2024-05-01

The issue

When we unshare CLONE_NEWPID in a go program, we got an EINVAL error. Following is the test code.

            package main
            import (
                    "fmt"
                    "os"
                    "os/exec"
                    "syscall"
            )
            func main() {
                    // Unshare the PID namespace
                    if err := syscall.Unshare(syscall.CLONE_NEWPID); err != nil {
                            fmt.Fprintf(os.Stderr, "Error unsharing PID namespace: %v\n", err)
                            os.Exit(1)
                    }
                    // 此时,当前进程是新 PID namespace 中的第一个进程
                    // 运行一个 shell
                    cmd := exec.Command("/bin/sh")
                    // 设置文件描述符
                    cmd.Stdin = os.Stdin
                    cmd.Stdout = os.Stdout
                    cmd.Stderr = os.Stderr
                    // Run the command
                    if err := cmd.Run(); err != nil {
                            fmt.Fprintf(os.Stderr, "Error running shell: %v\n", err)
                            os.Exit(1)
                    }
                    fmt.Println("Exited shell")
            }

As we can see

            root@xxx:~# ./test
            Error unsharing PID namespace: invalid argument

This first surprises me as the Linux’s has supported pid namespace very long ago. After some tests, I found this only occurs in Linux 3.10.

The solution

Then I go to the unshare source.

Following code got my attention:

When the application specify CLONE_NEWPID, it also set the flags with CLONE_THREAD, CLONE_VM and CLONE_SIGHAND.

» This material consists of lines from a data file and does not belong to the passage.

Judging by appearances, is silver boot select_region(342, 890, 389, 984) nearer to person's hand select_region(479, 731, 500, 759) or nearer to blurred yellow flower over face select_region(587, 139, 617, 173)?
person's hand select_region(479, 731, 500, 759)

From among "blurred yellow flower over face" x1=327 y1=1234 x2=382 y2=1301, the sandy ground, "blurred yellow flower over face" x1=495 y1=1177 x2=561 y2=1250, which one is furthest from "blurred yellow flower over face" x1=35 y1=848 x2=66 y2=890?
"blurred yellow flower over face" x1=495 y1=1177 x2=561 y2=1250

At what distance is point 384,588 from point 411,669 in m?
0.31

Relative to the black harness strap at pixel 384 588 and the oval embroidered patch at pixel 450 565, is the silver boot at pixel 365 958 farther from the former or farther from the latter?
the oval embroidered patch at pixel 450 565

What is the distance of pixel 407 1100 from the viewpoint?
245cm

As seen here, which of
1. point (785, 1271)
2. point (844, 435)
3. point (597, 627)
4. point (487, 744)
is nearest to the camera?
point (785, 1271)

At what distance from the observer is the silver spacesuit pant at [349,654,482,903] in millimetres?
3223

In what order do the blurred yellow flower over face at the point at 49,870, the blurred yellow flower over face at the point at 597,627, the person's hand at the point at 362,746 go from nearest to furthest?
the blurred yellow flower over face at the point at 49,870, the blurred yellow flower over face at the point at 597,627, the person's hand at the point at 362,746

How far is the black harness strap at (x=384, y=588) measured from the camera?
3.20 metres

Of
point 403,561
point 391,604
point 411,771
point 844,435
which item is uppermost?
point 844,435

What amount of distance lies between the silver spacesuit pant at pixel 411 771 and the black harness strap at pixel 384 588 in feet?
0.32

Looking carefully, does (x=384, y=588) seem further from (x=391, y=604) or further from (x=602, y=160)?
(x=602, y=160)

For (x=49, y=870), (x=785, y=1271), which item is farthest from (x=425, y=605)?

            SYSCALL_DEFINE1(unshare, unsigned long, unshare_flags)
            {
            ...
                    if (unshare_flags & CLONE_NEWPID)
                            unshare_flags |= CLONE_THREAD;
                    /*
                    * If unsharing a thread from a thread group, must also unshare vm.
                    
            /
                    if (unshare_flags & CLONE_THREAD)
                            unshare_flags |= CLONE_VM;
                    /
                    * If unsharing vm, must also unshare signal handlers.
                    */
                    if (unshare_flags & CLONE_VM)
                            unshare_flags |= CLONE_SIGHAND;
            ...
            }

Later in the unshare function it will check if the one of the CLONE_THREAD, CLONE_SIGHAND , CLONE_VM is set and the process has more than one threads, it will returen EINVAL.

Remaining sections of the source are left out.